Assim nasceu a Micro Móveis LTDA, na década de 90. Meu avô colocou todo o dinheiro que havia acumulado até então na empresa. Comprou máquinas usadas da famosa Viúva (história também excelente, mas deixamos para um outro momento), depois comprou um galpão de 1000m² e ergueu a fábrica. O negócio decolou e deu muito dinheiro por anos.
Mas empreender no Brasil nunca foi fácil. E os anos 90 foram especialmente duros.
Em janeiro de 1999, o Brasil se viu diante de uma das maiores e mais abruptas desvalorizações que sua moeda já sofreu.
Foi nesse ambiente turbulento que a Micro Móveis estava altamente exposta à Sony. Em meio a uma troca de diretoria no Japão, a Sony decidiu não comprar do meu avô todo o estoque que ele havia construído e com isso a empresa ficou com um estoque encalhado de R$2,5 milhões em móveis já produzidos.

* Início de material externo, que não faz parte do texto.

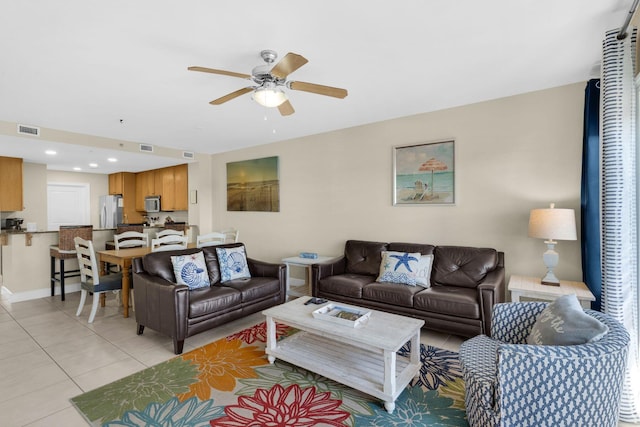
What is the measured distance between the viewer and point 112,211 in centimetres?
811

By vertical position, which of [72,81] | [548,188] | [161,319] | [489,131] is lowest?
[161,319]

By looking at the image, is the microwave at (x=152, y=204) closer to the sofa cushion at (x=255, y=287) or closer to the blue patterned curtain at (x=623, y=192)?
the sofa cushion at (x=255, y=287)

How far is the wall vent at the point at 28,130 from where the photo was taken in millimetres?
4148

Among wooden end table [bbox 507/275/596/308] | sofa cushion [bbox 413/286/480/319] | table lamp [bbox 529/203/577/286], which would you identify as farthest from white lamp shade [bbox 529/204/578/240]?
sofa cushion [bbox 413/286/480/319]

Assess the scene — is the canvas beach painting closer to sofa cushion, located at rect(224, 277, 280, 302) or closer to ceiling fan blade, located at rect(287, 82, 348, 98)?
sofa cushion, located at rect(224, 277, 280, 302)

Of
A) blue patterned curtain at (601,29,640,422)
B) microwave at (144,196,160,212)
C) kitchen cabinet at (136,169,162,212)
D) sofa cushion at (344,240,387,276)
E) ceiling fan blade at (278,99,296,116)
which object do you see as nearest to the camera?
blue patterned curtain at (601,29,640,422)

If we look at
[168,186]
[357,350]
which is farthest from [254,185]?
[357,350]

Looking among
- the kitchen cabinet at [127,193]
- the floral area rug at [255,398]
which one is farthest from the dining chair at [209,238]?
the kitchen cabinet at [127,193]

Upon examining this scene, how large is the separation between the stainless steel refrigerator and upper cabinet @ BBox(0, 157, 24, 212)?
7.31 feet

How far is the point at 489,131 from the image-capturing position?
3545 millimetres

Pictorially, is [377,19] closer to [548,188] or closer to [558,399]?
[558,399]

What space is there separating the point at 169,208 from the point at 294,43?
231 inches

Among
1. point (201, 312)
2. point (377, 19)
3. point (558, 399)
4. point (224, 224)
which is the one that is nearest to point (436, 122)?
point (377, 19)

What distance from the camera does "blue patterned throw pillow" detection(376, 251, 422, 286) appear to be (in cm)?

Em 1990, Collor abriu a economia de forma abrupta, pegando a indústria nacional desprevenida;
Em 1994, o Plano Real, sob Itamar e FHC, dominou a hiperinflação mas repentinamente trouxe bastante competição para indústrias ao valorizar o real e tornar a importação mais barata;
Em 1997, a crise dos Tigres Asiáticos enfraqueceu o principal cliente do meu avô, a Sony;
Sem conseguir vender o estoque, sufocado por dívidas bancárias e enfrentando a concorrência externa cada vez mais barata, a empresa não resistiu e fechou as portas.
Meu avô, que era um empresário acostumado a reestruturar empresas, infelizmente, não conseguiu recuperar a sua própria empresa de um calote e das sucessivas crises econômicas que acabaram por abalar a indústria nacional.
(Mais uma curiosidade que vale um próximo texto: meu avô foi chamado para construir a fábrica na Zona Franca de Manaus!)
Mas o que mais me impressiona é como o meu avô reagiu. Depois de uma carreira fantástica como executivo e empreendedor, depois de criar uma fábrica do zero e sofrer calote de uma empresa, meu avô nunca baixou a cabeça. Meu avô praticamente virou advogado e depois de 16 anos de processo, venceu a Sony.
Hoje, com 94 anos, leva uma vida boa, feliz, e conta essas histórias com orgulho e com um sorriso no rosto.
Eu cresci ouvindo essas histórias. E percebo que talvez só tenha virado analista de empresas porque, no fundo, sempre gostei de ouvir as histórias empresariais dele. Não é exagero dizer que minha paixão por negócios começou ouvindo o Meu Querido Amigo Manoel.